We’ve done a lot of work on our place in the ten years that we’ve been here. It’s about 90% where we’d like it to be, and that other ten percent will likely not happen until the next decade of home ownership is done, but that’s really OK. I may give my husband a hard time about the fact that we are sleeping on a mattress on the floor (and have been for over FOUR YEARS NOW) but he likes to build things and he always blows me away with what he creates, so I will wait. Impatiently, yes, but I will wait.
The thing about our home that is far greater than all of the handiwork and the craftsmanship and the warmth of it is our access to the outdoors. We have an acreage that backs onto Crown (government)(though I could pretend we’re close to the Royals) land and you could stand on my deck and sing, “Wide Open Spaces” and none of our neighbors would hear you. Well, unless you shriek – that sound carries down the valley.
We have a huge garden and flowerbeds galore and chickens (More arrive next week!) and a tree fort and a sand box and a swing set and a basketball hoop and hockey nets and bikes and ATV’s and a sledding hill in the winter and, oh. My kids spend HOURS outside and whenever friends or family come over with their kids, said kids cry that they have to leave and ask if they can sleep over. It’s a little piece of Heaven and we know it. So do those who come to visit.
As if our place alone weren’t enough to make us feel spoiled, living ten minutes out of town affords us other benefits. We are a five-minute walk to the Trans-Canada trail, which runs along a creek. We go down there on family walks and Matthew and I take the dog for runs along it. The kids love to throw rocks in the water and pluck wildflowers and whatnot. We really do live in the sticks.

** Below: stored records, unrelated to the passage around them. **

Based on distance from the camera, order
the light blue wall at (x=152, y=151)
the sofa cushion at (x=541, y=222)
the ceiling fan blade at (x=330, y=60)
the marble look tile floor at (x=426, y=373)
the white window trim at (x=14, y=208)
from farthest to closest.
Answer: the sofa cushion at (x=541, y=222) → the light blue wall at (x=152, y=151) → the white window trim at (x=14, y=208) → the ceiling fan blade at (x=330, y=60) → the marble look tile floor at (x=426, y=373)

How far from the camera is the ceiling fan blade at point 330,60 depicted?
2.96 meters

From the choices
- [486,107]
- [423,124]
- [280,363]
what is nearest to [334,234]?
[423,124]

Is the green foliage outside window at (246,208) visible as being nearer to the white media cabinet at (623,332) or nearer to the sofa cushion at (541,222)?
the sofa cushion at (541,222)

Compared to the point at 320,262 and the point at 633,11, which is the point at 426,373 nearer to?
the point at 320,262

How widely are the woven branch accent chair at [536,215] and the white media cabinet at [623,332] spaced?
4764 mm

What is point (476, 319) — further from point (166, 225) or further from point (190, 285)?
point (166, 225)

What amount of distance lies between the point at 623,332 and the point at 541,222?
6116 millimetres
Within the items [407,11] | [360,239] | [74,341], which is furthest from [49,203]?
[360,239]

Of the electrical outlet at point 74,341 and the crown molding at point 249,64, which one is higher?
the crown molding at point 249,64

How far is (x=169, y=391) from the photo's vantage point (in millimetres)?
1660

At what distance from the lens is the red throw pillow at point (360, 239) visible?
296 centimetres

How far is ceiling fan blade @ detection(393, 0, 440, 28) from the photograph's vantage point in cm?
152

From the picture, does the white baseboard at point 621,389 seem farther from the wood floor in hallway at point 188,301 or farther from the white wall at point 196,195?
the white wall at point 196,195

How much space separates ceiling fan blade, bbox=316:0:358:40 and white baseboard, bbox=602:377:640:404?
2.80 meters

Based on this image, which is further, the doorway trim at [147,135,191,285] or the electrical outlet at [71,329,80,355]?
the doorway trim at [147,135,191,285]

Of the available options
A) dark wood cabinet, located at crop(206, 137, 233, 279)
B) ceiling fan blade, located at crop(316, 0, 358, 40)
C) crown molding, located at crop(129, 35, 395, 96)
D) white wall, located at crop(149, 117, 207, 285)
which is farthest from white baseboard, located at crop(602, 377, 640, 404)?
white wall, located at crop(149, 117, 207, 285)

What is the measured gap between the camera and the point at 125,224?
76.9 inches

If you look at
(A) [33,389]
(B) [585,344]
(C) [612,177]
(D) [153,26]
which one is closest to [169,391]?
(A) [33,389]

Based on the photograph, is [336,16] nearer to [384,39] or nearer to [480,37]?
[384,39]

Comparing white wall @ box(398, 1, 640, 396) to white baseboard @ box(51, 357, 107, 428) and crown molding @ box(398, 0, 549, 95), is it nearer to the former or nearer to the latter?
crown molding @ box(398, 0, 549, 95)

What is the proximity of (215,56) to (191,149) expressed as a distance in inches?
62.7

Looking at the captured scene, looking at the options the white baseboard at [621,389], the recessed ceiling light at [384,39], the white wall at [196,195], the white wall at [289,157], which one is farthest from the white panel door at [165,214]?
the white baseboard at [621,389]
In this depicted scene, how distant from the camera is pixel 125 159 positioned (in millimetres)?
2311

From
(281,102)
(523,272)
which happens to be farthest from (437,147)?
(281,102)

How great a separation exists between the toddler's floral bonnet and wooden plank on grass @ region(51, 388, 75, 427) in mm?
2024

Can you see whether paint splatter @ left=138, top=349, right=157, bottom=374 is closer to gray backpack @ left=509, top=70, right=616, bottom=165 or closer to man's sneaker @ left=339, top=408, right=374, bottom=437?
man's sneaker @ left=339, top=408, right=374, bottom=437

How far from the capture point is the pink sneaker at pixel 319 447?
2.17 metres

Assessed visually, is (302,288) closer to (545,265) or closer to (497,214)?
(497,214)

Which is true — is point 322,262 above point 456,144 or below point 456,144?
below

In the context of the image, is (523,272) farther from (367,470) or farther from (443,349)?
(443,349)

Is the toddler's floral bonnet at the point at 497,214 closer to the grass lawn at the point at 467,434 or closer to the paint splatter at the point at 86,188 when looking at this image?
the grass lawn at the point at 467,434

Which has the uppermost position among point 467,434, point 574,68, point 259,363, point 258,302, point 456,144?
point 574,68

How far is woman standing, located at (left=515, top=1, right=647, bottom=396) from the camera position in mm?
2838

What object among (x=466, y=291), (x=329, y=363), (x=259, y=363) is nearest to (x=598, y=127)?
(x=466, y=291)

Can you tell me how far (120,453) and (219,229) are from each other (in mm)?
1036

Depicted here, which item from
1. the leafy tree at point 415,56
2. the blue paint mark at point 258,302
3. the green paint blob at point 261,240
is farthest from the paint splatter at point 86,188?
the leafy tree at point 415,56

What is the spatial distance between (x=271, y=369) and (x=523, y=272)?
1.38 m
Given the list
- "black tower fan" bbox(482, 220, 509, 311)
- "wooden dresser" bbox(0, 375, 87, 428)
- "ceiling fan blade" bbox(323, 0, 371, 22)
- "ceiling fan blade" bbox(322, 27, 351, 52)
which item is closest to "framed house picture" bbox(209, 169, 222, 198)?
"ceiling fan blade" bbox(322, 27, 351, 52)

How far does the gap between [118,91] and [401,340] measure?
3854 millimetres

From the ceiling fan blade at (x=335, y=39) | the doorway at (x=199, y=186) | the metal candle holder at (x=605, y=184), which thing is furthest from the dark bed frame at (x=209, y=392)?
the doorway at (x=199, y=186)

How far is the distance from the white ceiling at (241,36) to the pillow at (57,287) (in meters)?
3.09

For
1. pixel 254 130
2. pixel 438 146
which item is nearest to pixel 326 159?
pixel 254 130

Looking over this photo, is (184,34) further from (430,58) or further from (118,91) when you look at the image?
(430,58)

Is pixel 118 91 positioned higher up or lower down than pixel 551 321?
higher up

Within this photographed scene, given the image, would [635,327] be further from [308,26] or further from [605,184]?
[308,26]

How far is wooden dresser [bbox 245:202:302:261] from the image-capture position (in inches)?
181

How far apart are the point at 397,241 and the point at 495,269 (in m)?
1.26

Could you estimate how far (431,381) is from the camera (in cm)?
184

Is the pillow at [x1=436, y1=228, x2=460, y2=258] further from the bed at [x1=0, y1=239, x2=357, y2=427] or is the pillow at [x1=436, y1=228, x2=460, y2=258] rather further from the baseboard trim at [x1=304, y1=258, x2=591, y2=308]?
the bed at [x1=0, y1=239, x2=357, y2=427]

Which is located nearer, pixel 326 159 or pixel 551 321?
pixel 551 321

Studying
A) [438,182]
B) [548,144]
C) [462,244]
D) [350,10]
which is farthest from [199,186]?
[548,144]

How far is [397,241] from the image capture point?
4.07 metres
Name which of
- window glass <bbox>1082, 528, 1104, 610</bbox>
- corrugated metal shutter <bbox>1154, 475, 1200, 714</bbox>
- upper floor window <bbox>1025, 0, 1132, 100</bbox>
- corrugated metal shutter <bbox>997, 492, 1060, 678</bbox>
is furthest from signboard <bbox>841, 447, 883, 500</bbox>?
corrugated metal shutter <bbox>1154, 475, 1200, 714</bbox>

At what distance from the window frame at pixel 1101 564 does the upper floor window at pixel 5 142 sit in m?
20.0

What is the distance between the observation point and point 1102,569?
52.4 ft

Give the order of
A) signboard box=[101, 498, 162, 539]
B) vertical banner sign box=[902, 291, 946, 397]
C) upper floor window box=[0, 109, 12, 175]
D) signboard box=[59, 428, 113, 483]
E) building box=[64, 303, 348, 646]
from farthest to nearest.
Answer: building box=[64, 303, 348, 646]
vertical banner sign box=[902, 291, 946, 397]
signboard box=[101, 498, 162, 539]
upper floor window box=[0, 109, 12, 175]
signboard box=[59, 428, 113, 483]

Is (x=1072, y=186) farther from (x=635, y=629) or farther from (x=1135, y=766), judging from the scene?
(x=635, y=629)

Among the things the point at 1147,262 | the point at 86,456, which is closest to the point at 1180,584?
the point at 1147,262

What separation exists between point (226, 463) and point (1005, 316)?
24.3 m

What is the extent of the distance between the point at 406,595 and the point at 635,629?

This past Sunday afternoon Matthew asked if I was up for a bit of an adventure. Did I want to load the kids and the dog in the truck and take an old logging road/current ATV trail to a place further down the trail? OF COURSE I did. It was a beautiful day and it was a perfect time to go exploring and have some family time.
Ten or so minutes later, we were driving down a narrow ATV trail.
You can be thankful that I didn’t take a shot to the left: mountainside, steep drop-off, deep ravine, etc. It was rocky and slow going but we had some great conversations and shared some of the kids’ Easter candy that we brought along and before we knew it, we were at the bottom.
We were back on the Trans-Canada trail, along the same creek, with a few Provincial campsites in view. We walked to the creek so the dogs could get some water and the boys could master their creek-jumping skills.
We went a bit inland to the campground that has been set up over the years with plank walkways across the creek and a campfire-fueled hot tub and an outhouse and the kids opened doors and snooped around and asked questions and were just kids, you know?
Graham really wanted to go to his “favorite place” and so we made our way back to where we had parked and took the path back the way we had driven down. There are two concrete foundations, from a sawmill that existed there in the 1940′s and we answered questions about what a sawmill was and what they did and how they moved the wood (train, which used to run where the trail now exists) and why the mill and the train no longer existed. Zombies, man. They ruin EVERYTHING. (I kid!)
So, yeah. It was one of the days where nothing had to be done and we just got to hang out and the sun was shining and everyone was on a sugar high happy and we just played out outside as we like to do.
As we were walking back to the truck, the kids were running ahead and Matthew grabbed my hand.
Didn’t we just meet? I mean, I’m pretty sure it was just last week that I invited you over for lasagna and we planned our next few dates. How did we get here?
I don’t know. I mean, I do…but I don’t. I only know that I wouldn’t have it any other way. This is where we are supposed to be.